# [AIM OF THE EXERCISE]
Update the captions in the records below by replacing "Drive" with "Dr." and leaving everything else unchanged. Give only the captions, without the pictures.

◇ ◇ ◇ ◇ ◇ ◇ ◇

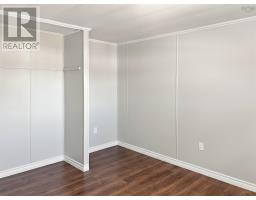 41 Costin Drive, Amherst, NS B4H4B5 Photo 26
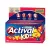 Béres Actival Kid rágótabletta - 80 db (kifutó)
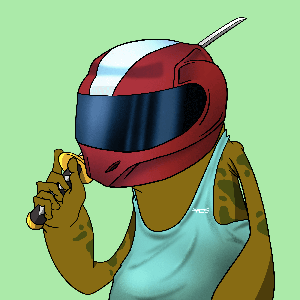 Frog #178
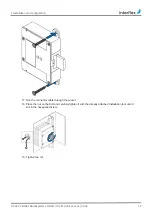 Preview for 18 page of Allegion interflex IF-261 Manual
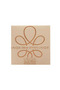 عطر Rve D'infini Lalique EDP 100 مل - 3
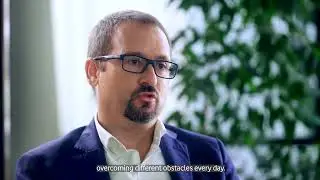 IGPDecaux: Digitalising outdoor advertising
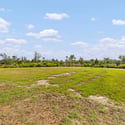 1112 Ship Builder Street, Daniel Island, SC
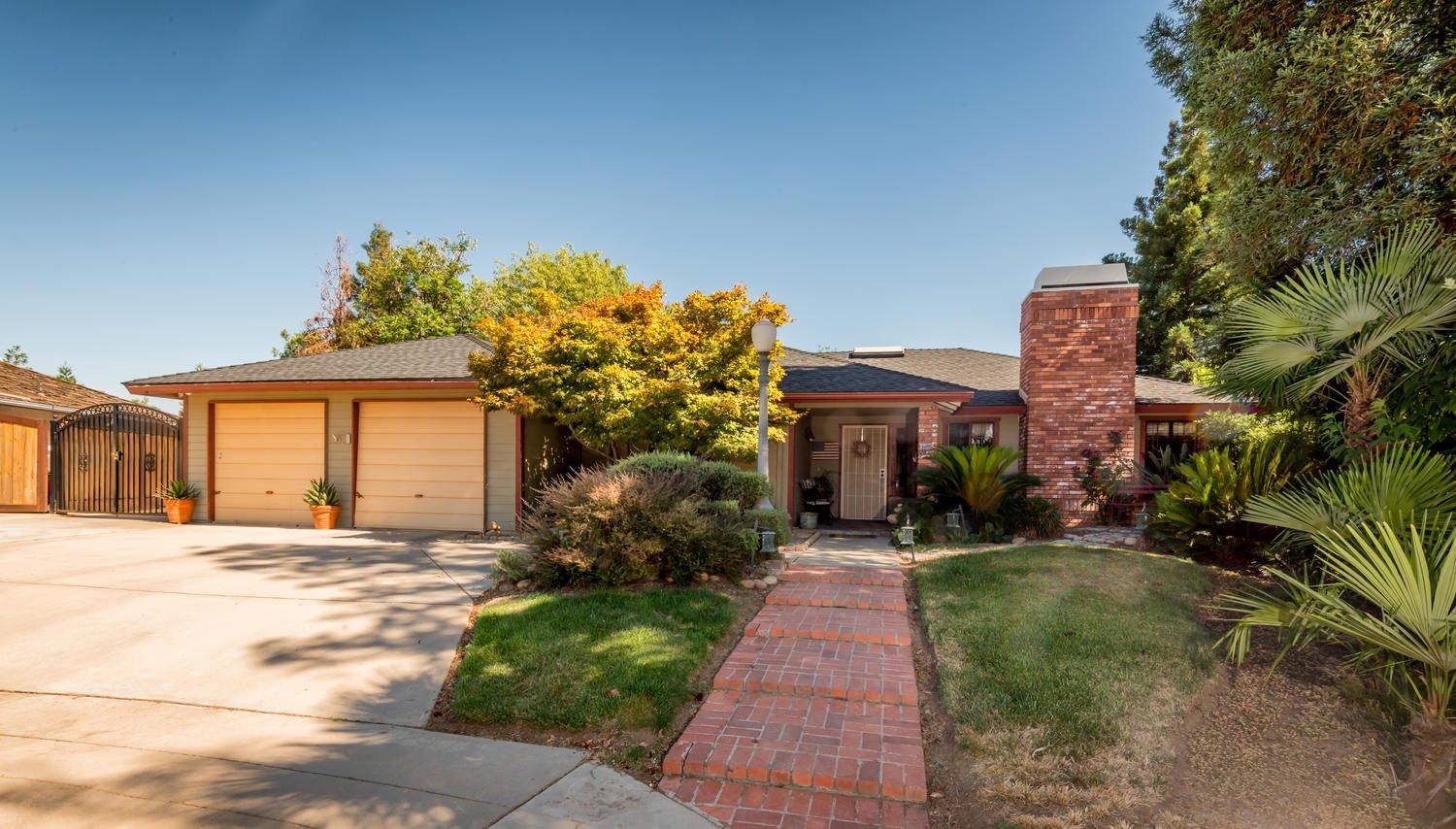 1799 Ash Ave, Clovis, CA 93611 photo 1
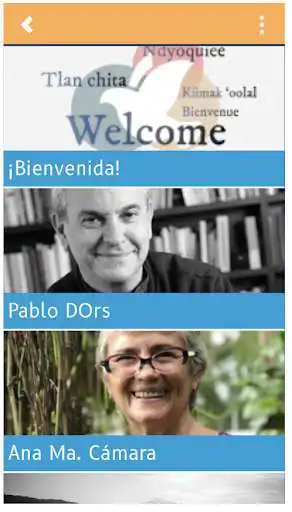 Play MGSpS 2021  and enjoy MGSpS 2021 with UptoPlay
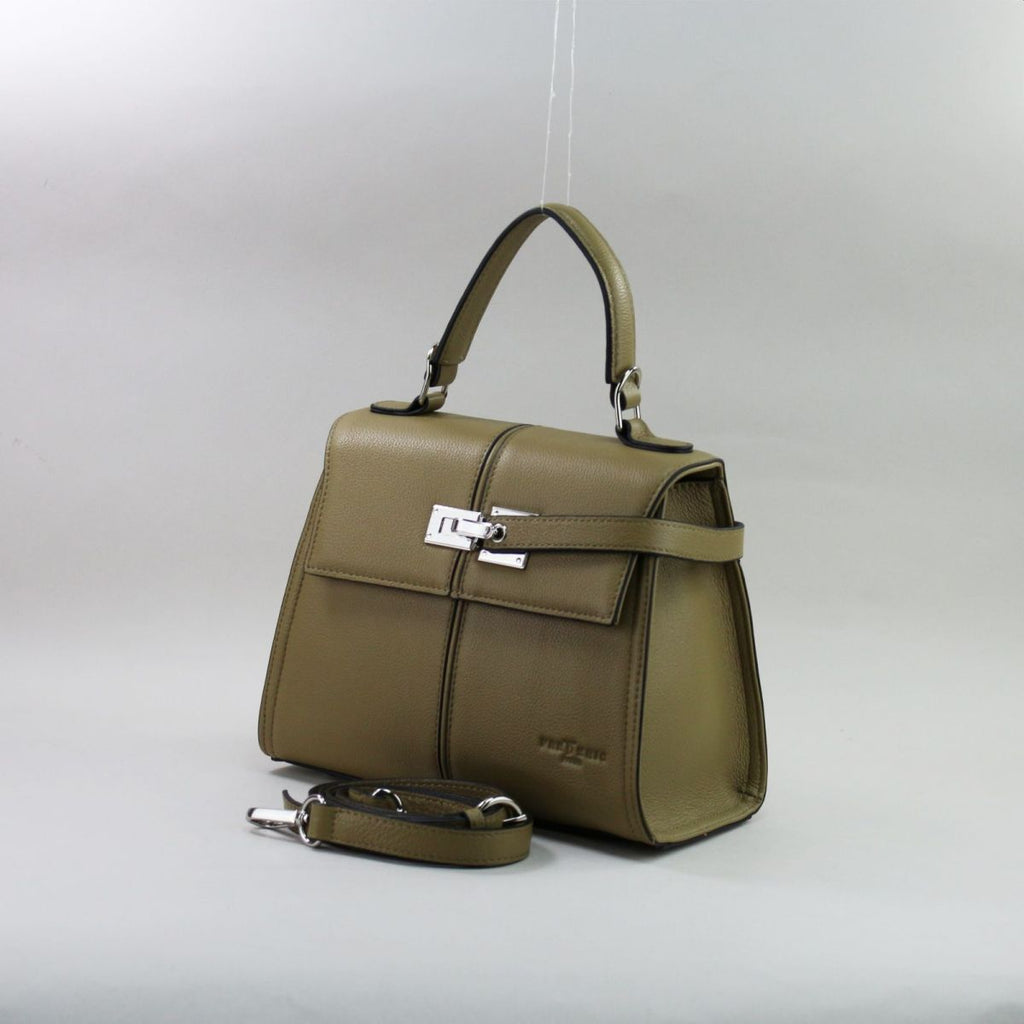 FREDERIC T 582646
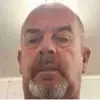 Peter Weaver - @peterweaver_1776 - TikTok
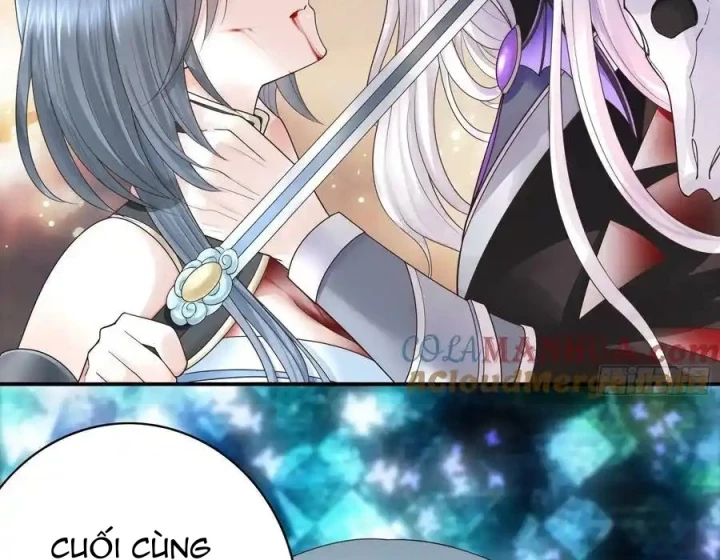 Pure Love Succubus Scraps Sword Fairy Chapter 46 - Trang 2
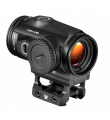 Kolimator Vortex Spitfire HD Gen II 3x Prism Scope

◇ ◇ ◇ ◇ ◇ ◇ ◇

# [OUTPUT OF THE EXERCISE]
 41 Costin Dr., Amherst, NS B4H4B5 Photo 26
 Béres Actival Kid rágótabletta - 80 db (kifutó)
 Frog #178
 Preview for 18 page of Allegion interflex IF-261 Manual
 عطر Rve D'infini Lalique EDP 100 مل - 3
 IGPDecaux: Digitalising outdoor advertising
 1112 Ship Builder Street, Daniel Island, SC
 1799 Ash Ave, Clovis, CA 93611 photo 1
 Play MGSpS 2021  and enjoy MGSpS 2021 with UptoPlay
 FREDERIC T 582646
 Peter Weaver - @peterweaver_1776 - TikTok
 Pure Love Succubus Scraps Sword Fairy Chapter 46 - Trang 2
 Kolimator Vortex Spitfire HD Gen II 3x Prism Scope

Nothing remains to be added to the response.